Is this normal behavior for a std::vector?

I have a std::vector of a class called OGLSHAPE.
each shape has a vector of SHAPECONTOUR struct which has a vector of float and a vector of vector of double. it also has a vector of an outline struct which has a vector of float in it.
Initially, my program starts up using 8.7 MB of ram. I noticed that when I started filling these these up, ex adding doubles and floats, the memory got fairly high quickly, then leveled off. When I clear the OGLSHAPE vector, still about 19MB is used. Then if I push about 150 more shapes, then clear those, I'm now using around 19.3MB of ram. I would have thought that logically, if the first time it went from 8.7 to 19, that the next time it would go up to around 30. I'm not sure what it is. I thought it was a memory leak but now I'm not sure. All I do is push numbers into std::vectors, nothing else. So I'd expect to get all my memory back. What could cause this?
Thanks
*edit, okay its memory fragmentation
from allocating lots of small things,
how can that be solved?
Calling std::vector<>::clear() does not necessarily free all allocated memory (it depends on the implementation of the std::vector<>). This is often done for the purpose of optimization to avoid unnessecary memory allocations.
In order to really free the memory held by an instance just do:
template <typename T>
inline void really_free_all_memory(std::vector<T>& to_clear)
{
std::vector<T> v;
v.swap(to_clear);
}
// ...
std::vector<foo> objs;
// ...
// really free instance 'objs'
really_free_all_memory(objs);
which creates a new (empty) instance and swaps it with your vector instance you would like to clear.
Use the correct tools to observe your memory usage, e.g. (on Windows) use Process Explorer and observe Private Bytes. Don't look at Virtual Address Space since that shows the highest memory address in use. Fragmentation is the cause of a big difference between both values.
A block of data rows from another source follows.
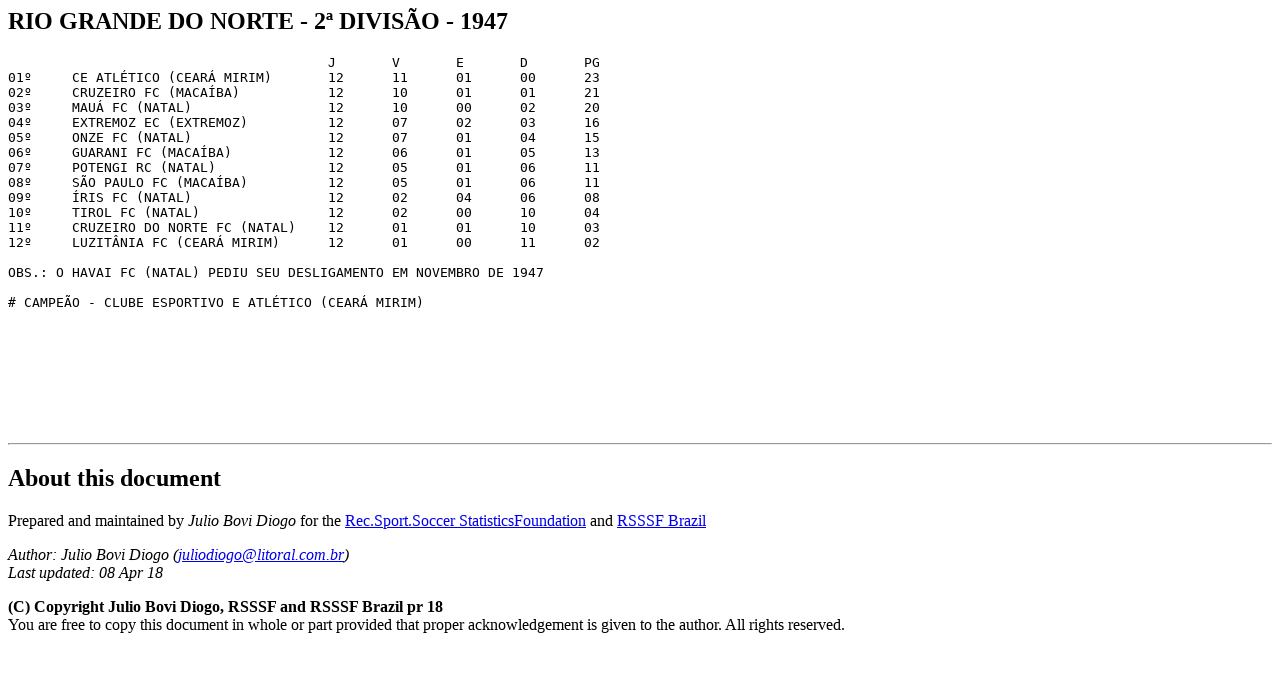

--- FILE ---
content_type: text/html
request_url: https://www.rsssfbrasil.com/tablesr/rn1947l2.htm
body_size: 1899
content:
<html><head>
<!-- Google tag (gtag.js) -->
<script async src="https://www.googletagmanager.com/gtag/js?id=G-CJ13ZX0B0P"></script>
<script>
  window.dataLayer = window.dataLayer || [];
  function gtag(){dataLayer.push(arguments);}
  gtag('js', new Date());
  gtag('config', 'G-CJ13ZX0B0P');
</script>
<meta http-equiv="Content-Type" content="text/html; charset=ISO-8859-1">
<title>RIO GRANDE DO NORTE - 2ª DIVISÃO - 1947</title>
</head><body>
<h2>RIO GRANDE DO NORTE - 2ª DIVISÃO - 1947</h2>
<p></p><pre>
		                        J	V	E	D	PG
01º	CE ATLÉTICO (CEARÁ MIRIM)	12	11	01	00	23
02º	CRUZEIRO FC (MACAÍBA)   	12	10	01	01	21
03º	MAUÁ FC (NATAL)         	12	10	00	02	20
04º	EXTREMOZ EC (EXTREMOZ)   	12	07	02	03	16
05º	ONZE FC (NATAL)         	12	07	01	04	15
06º	GUARANI FC (MACAÍBA)    	12	06	01	05	13
07º	POTENGI RC (NATAL)       	12	05	01	06	11
08º	SÃO PAULO FC (MACAÍBA)    	12	05	01	06	11
09º	ÍRIS FC (NATAL)         	12	02	04	06	08
10º	TIROL FC (NATAL)        	12	02	00	10	04
11º	CRUZEIRO DO NORTE FC (NATAL)	12	01	01	10	03
12º	LUZITÂNIA FC (CEARÁ MIRIM)	12	01	00	11	02

OBS.: O HAVAI FC (NATAL) PEDIU SEU DESLIGAMENTO EM NOVEMBRO DE 1947

# CAMPEÃO - CLUBE ESPORTIVO E ATLÉTICO (CEARÁ MIRIM)








<p></p></pre>
<hr>
<a name="about">
<h2>About this document</h2></a>
<p>Prepared and maintained by <i>Julio Bovi Diogo</i> for the <a href="http://www.rsssf.com/">Rec.Sport.Soccer StatisticsFoundation</a> and <a href="http://www.rsssf.com/brasil">RSSSF Brazil</a></p><p><i>Author: Julio Bovi Diogo (<a href="mailto:juliodiogo@litoral.com.br">juliodiogo@litoral.com.br</a>)
<br>Last updated: 08 Apr 18
<br></i></p><p><b>(C) Copyright Julio Bovi Diogo, RSSSF and RSSSF Brazil pr 18</b><br>You are free to copy this document in whole or part provided that proper acknowledgement is given to the author. All rights reserved. </p>
</body></html>
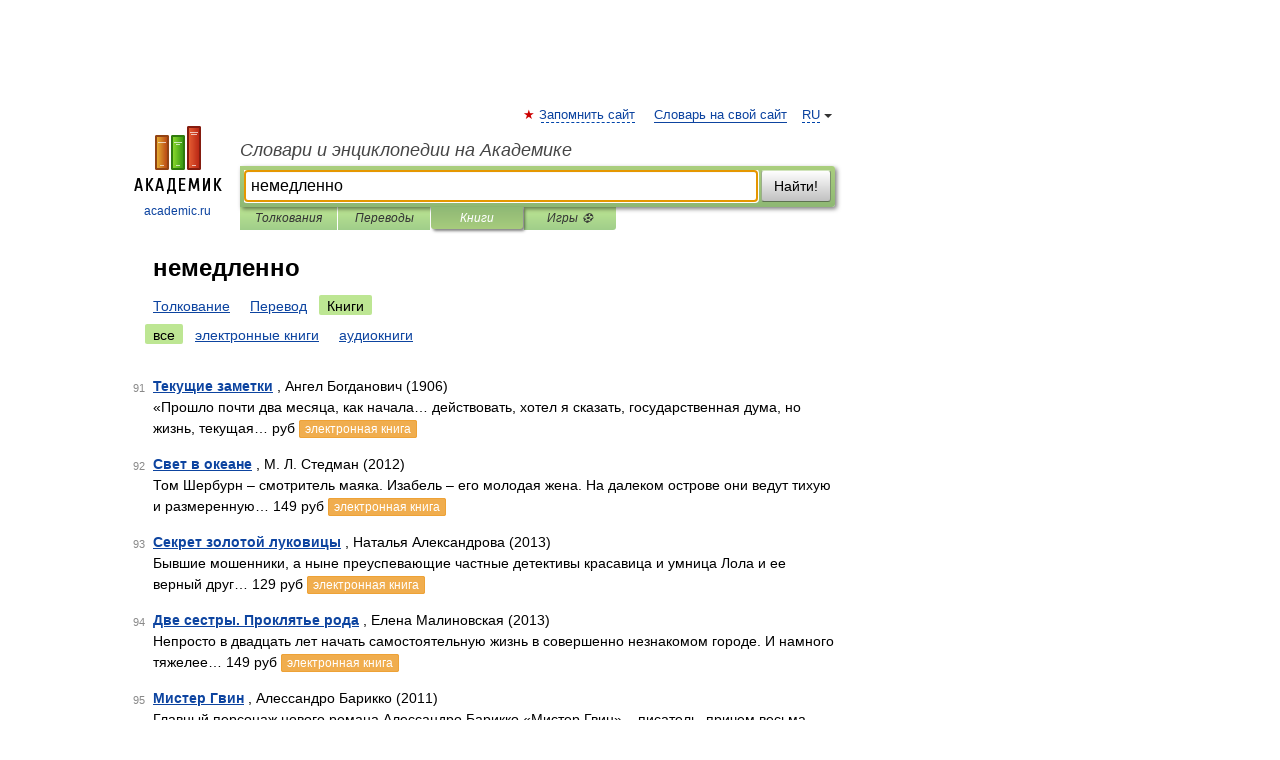

--- FILE ---
content_type: application/javascript; charset=utf-8
request_url: https://fundingchoicesmessages.google.com/f/AGSKWxUSULEy9YbnQEDjIf8hRfTBcGsCqgaRr1nVSZTe51-VceiKv9DYytHlrTc4De50Mea_Ksv0jCLSq5RUlSvxGql7nKL1Jf0KEbxJDV5JnqY-lVUFbyNXvLvYbQ6JOzOv0z8R_2UUjNAYeJ-VvHnAScDNSu1q3PDcbNeVoQFENcAbhu_Zh1yxvEOEIqfa/_/ads/third-/site_under./smalladblockbg-/ad/?section=.twoads.
body_size: -1292
content:
window['b26e7b01-458f-47a8-9556-a081924a4150'] = true;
Also realize that there are a lot of layers in between your application and the operating system:
the std::vector does not necessarily free all memory immediately (see tip of hkaiser)
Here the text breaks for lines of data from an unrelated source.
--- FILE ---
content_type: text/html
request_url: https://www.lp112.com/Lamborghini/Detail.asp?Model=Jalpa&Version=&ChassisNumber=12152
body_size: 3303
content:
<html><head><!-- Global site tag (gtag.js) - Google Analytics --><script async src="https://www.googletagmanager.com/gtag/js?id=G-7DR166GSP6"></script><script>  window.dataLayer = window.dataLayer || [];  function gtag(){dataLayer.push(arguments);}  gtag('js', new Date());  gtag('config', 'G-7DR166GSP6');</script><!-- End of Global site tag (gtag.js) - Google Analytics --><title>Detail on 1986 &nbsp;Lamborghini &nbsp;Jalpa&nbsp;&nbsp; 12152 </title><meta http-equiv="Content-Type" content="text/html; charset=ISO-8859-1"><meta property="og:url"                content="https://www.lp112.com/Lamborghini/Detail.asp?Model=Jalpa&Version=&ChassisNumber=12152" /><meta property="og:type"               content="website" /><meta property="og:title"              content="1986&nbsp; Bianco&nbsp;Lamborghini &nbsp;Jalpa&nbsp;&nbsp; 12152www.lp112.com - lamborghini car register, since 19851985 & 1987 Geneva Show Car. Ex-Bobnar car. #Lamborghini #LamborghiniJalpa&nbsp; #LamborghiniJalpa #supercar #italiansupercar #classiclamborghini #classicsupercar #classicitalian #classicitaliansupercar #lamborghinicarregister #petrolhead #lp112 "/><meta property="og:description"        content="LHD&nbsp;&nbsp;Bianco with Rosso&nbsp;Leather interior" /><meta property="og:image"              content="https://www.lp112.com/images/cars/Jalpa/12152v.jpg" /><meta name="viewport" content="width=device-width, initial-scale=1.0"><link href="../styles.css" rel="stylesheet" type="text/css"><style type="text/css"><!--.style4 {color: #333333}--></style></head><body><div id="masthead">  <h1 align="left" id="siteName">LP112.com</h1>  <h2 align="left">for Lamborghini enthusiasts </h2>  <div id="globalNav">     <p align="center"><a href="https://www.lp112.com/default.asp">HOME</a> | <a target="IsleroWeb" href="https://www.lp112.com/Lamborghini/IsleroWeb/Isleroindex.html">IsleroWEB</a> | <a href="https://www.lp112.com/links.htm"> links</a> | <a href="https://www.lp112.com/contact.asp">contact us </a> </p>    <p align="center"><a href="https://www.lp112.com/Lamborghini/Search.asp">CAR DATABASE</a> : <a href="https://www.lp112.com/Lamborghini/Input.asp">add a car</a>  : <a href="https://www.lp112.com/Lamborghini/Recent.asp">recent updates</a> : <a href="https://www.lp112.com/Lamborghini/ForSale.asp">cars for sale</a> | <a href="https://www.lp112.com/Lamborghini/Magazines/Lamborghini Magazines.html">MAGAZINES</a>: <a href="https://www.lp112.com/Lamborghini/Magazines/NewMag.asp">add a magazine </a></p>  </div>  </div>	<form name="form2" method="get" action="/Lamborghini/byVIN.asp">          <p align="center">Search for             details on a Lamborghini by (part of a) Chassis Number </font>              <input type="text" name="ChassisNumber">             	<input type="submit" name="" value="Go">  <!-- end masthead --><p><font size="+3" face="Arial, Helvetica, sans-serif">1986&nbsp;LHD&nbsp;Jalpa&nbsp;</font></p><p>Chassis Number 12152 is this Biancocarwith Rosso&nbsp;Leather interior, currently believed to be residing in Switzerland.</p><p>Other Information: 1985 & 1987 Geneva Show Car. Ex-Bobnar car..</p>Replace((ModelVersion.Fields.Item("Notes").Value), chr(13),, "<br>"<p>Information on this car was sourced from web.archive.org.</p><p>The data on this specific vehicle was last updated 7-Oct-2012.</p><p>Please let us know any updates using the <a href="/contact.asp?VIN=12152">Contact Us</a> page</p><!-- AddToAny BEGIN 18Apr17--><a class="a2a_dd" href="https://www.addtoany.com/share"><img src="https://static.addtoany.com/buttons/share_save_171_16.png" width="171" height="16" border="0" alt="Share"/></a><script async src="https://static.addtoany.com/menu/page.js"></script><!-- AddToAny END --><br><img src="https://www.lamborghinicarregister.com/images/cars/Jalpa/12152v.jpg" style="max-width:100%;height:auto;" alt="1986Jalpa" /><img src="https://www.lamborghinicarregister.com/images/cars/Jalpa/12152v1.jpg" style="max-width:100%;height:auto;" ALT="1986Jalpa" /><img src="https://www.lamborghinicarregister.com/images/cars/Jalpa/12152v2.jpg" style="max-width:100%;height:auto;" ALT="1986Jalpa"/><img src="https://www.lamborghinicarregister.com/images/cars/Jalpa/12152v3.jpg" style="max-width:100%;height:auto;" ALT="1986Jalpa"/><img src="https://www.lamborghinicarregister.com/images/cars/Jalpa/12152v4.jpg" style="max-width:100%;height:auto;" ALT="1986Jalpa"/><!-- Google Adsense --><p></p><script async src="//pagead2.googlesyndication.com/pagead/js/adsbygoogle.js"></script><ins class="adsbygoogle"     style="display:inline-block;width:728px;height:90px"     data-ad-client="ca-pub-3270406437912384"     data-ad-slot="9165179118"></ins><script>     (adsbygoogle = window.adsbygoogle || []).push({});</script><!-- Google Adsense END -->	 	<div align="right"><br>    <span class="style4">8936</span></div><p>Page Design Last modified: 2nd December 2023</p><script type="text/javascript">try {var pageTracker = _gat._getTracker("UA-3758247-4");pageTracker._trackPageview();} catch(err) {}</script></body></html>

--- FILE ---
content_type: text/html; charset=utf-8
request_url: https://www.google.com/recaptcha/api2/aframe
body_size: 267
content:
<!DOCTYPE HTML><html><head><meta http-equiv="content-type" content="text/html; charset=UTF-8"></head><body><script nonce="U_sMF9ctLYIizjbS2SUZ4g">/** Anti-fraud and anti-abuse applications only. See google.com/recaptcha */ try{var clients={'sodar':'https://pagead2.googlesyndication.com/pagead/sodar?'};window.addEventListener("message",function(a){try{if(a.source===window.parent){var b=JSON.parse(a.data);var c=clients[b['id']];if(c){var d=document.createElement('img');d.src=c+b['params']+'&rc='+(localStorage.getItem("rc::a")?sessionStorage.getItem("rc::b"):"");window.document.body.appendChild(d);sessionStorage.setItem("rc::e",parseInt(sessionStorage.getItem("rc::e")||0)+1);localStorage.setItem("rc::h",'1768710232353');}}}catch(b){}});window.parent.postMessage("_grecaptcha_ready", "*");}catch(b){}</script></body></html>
the C Run Time does not always return all memory to the operating system
the Operating System's Heap routines may not be able to free all memory because it can only free full pages (of 4 KB). If 1 byte of a 4KB page is stil used, the page cannot be freed.
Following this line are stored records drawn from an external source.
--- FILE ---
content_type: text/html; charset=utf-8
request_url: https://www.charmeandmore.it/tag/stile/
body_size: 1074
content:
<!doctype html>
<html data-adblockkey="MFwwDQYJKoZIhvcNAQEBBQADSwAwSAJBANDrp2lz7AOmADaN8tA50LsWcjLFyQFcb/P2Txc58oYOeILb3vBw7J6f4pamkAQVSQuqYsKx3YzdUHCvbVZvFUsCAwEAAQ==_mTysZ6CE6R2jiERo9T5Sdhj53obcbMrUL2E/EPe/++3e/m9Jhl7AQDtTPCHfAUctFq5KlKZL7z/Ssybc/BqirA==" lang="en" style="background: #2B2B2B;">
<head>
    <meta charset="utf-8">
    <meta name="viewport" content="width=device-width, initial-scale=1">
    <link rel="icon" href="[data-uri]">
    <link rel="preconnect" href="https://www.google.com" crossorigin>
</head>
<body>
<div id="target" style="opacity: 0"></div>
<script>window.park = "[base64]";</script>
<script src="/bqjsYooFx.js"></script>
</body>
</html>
There are a few possible things at play here.
First, the way memory works in most common C and C++ runtime libraries is that once it is allocated to the application from the operating system it is rarely ever given back to the OS. When you free it in your program, the new memory manager keeps it around in case you ask for more memory again. If you do, it gives it back for you for re-use.
The other reason is that vectors themselves typically don't reduce their size, even if you clear() them. They keep the "capacity" that they had at their highest so that it is faster to re-fill them. But if the vector is ever destroyed, that memory will then go back to the runtime library to be allocated again.
So, if you are not destroying your vectors, they may be keeping the memory internally for you. If you are using something in the operating system to view memory usage, it is probably not aware of how much "free" memory is waiting around in the runtime libraries to be used, rather than being given back to the operating system.
The reason your memory usage increases slightly (instead of not at all) is probably because of fragmentation. This is a sort of complicated tangent, but suffice it to say that allocating a lot of small objects can make it harder for the runtime library to find a big chunk when it needs it. In that case, it can't reuse some of the memory it has laying around that you already freed, because it is in lots of small pieces. So it has to go to the OS and request a big piece.